(Entries from a collection)
-=-=-=-=-
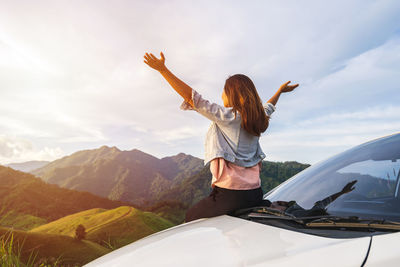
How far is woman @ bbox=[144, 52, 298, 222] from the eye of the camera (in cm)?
189

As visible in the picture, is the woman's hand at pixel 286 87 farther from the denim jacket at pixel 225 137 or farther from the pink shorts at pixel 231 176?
the pink shorts at pixel 231 176

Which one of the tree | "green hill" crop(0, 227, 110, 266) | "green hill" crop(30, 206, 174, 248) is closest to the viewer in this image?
"green hill" crop(0, 227, 110, 266)

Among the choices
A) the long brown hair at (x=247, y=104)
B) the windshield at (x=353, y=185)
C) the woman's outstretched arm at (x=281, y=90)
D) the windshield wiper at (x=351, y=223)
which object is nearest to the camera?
the windshield wiper at (x=351, y=223)

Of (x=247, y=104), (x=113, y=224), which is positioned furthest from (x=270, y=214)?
(x=113, y=224)

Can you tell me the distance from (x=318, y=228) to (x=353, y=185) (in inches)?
19.0

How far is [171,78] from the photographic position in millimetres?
1962

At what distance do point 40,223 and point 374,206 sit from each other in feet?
39.9

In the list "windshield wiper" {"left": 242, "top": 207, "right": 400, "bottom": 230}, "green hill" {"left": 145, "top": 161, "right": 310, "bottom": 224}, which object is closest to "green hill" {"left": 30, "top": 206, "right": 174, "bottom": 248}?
"green hill" {"left": 145, "top": 161, "right": 310, "bottom": 224}

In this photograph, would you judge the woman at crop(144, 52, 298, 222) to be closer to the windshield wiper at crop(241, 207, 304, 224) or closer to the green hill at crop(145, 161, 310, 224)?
the windshield wiper at crop(241, 207, 304, 224)

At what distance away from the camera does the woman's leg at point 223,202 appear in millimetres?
1748

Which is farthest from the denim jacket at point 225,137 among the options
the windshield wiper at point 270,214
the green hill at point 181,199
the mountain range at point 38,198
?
the mountain range at point 38,198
-=-=-=-=-
Your instructions: Please render the records as a Markdown table with the columns "Row" and "Line", starting with the line that contains "At what distance do" and going on through the end of the records. Leave out blank lines.

Written answer:
| Row | Line |
|---|---|
| 1 | At what distance do point 40,223 and point 374,206 sit from each other in feet? |
| 2 | 39.9 |
| 3 | In the list "windshield wiper" {"left": 242, "top": 207, "right": 400, "bottom": 230}, "green hill" {"left": 145, "top": 161, "right": 310, "bottom": 224}, which object is closest to "green hill" {"left": 30, "top": 206, "right": 174, "bottom": 248}? |
| 4 | "green hill" {"left": 145, "top": 161, "right": 310, "bottom": 224} |
| 5 | In this photograph, would you judge the woman at crop(144, 52, 298, 222) to be closer to the windshield wiper at crop(241, 207, 304, 224) or closer to the green hill at crop(145, 161, 310, 224)? |
| 6 | the windshield wiper at crop(241, 207, 304, 224) |
| 7 | At what distance away from the camera does the woman's leg at point 223,202 appear in millimetres? |
| 8 | 1748 |
| 9 | Which is farthest from the denim jacket at point 225,137 among the options |
| 10 | the windshield wiper at point 270,214 |
| 11 | the green hill at point 181,199 |
| 12 | the mountain range at point 38,198 |
| 13 | ? |
| 14 | the mountain range at point 38,198 |